Microsoft Utilizes LASER Technology to Mitigate Inaccuracies in Large Language Models

2024-02-01

During the Microsoft Research Forum in January, Dipendra Misra, a senior researcher at Microsoft Research Lab New York and AI Frontier, explained how LASER can make large language models more accurate. By using LASER, researchers can "intervene" and replace a weight matrix with an approximate smaller matrix. Weights are the contextual connections established by the model. The larger the weight, the stronger the model's dependency on it. So, does replacing something with something else that has more associations and context make the model inaccurate?
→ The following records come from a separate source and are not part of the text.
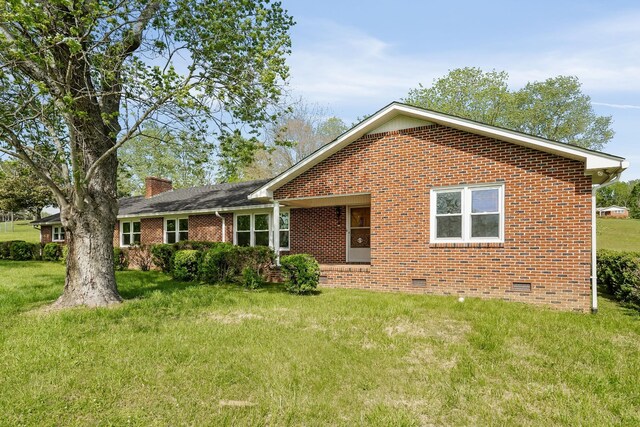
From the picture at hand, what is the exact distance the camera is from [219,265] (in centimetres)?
1220

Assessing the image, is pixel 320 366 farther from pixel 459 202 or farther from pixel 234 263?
pixel 234 263

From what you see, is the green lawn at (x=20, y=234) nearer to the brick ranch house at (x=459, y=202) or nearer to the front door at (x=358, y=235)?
the front door at (x=358, y=235)

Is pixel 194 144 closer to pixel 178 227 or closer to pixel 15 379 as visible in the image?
pixel 15 379

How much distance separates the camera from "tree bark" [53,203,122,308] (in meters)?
8.20

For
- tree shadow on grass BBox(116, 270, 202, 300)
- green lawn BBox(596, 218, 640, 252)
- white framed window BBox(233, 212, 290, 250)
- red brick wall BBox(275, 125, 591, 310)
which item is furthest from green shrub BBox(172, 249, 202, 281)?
green lawn BBox(596, 218, 640, 252)

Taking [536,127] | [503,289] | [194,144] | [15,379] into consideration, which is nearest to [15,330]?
[15,379]

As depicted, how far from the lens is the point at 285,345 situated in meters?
5.60

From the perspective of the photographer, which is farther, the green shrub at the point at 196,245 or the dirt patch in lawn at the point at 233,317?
the green shrub at the point at 196,245

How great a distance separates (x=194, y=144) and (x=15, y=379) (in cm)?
604

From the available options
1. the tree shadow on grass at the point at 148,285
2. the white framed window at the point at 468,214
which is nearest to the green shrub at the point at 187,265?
the tree shadow on grass at the point at 148,285

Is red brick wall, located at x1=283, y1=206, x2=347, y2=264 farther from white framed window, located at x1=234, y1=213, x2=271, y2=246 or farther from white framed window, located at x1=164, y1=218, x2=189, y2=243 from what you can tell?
white framed window, located at x1=164, y1=218, x2=189, y2=243

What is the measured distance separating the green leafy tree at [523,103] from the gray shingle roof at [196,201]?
72.3 feet

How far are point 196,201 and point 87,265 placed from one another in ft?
32.4

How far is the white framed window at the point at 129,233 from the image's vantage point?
64.4 ft
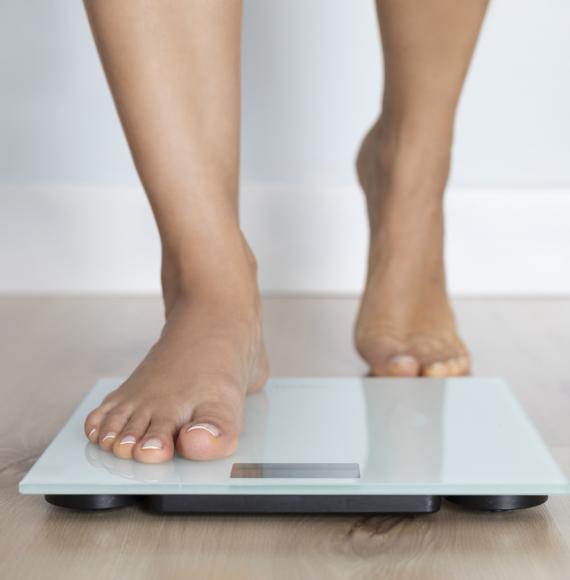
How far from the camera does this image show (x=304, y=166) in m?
1.93

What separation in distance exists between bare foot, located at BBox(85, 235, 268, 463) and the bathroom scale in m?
0.02

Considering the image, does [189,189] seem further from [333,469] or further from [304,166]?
[304,166]

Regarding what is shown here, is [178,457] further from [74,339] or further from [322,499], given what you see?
[74,339]

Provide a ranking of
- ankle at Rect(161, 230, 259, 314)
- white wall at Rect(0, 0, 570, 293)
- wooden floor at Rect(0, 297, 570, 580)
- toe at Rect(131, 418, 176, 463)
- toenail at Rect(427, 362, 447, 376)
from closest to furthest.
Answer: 1. wooden floor at Rect(0, 297, 570, 580)
2. toe at Rect(131, 418, 176, 463)
3. ankle at Rect(161, 230, 259, 314)
4. toenail at Rect(427, 362, 447, 376)
5. white wall at Rect(0, 0, 570, 293)

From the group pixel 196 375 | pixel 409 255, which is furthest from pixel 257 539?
pixel 409 255

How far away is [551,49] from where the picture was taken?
188 centimetres

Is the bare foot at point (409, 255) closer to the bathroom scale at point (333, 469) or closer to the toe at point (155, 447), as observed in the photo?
the bathroom scale at point (333, 469)

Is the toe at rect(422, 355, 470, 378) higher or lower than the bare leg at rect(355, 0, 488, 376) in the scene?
lower

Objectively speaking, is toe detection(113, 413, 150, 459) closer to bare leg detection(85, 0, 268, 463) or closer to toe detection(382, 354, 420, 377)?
bare leg detection(85, 0, 268, 463)

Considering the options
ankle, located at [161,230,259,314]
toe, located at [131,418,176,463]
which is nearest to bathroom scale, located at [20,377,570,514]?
toe, located at [131,418,176,463]

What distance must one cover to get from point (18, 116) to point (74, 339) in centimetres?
51

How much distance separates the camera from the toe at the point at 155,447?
90cm

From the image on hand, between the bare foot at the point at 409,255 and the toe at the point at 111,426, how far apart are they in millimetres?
454

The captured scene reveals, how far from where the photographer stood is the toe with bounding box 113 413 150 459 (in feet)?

According to their test results, the answer is surprisingly no. Misra said, "We are intervening with LASER in LLM, so people would expect that as we do more approximations, the model loss should increase, meaning the model's performance would worsen, right? Because we are discarding information from LLM, which is trained on a large amount of data. But what surprised us is that we found that if the right type of LASER intervention is performed, the model loss does not increase, in fact, it decreases." Misra stated that his team successfully used LASER on three different open-source models: RoBERTa, Llama 2, and Eleuther's GPT-J. He said that sometimes the model improvements increased by 20 to 30 percentage points. For example, GPT-J's accuracy in gender prediction based on biographies increased from 70.9% to 97.5% after LASER intervention. Artificial intelligence models often make factual errors, so the accuracy of large language models remains an issue. It is not just about the fear of generating illusions; illusions are more about misunderstanding things rather than fabricating them. Illusions and inaccurate AI models can potentially cause harm.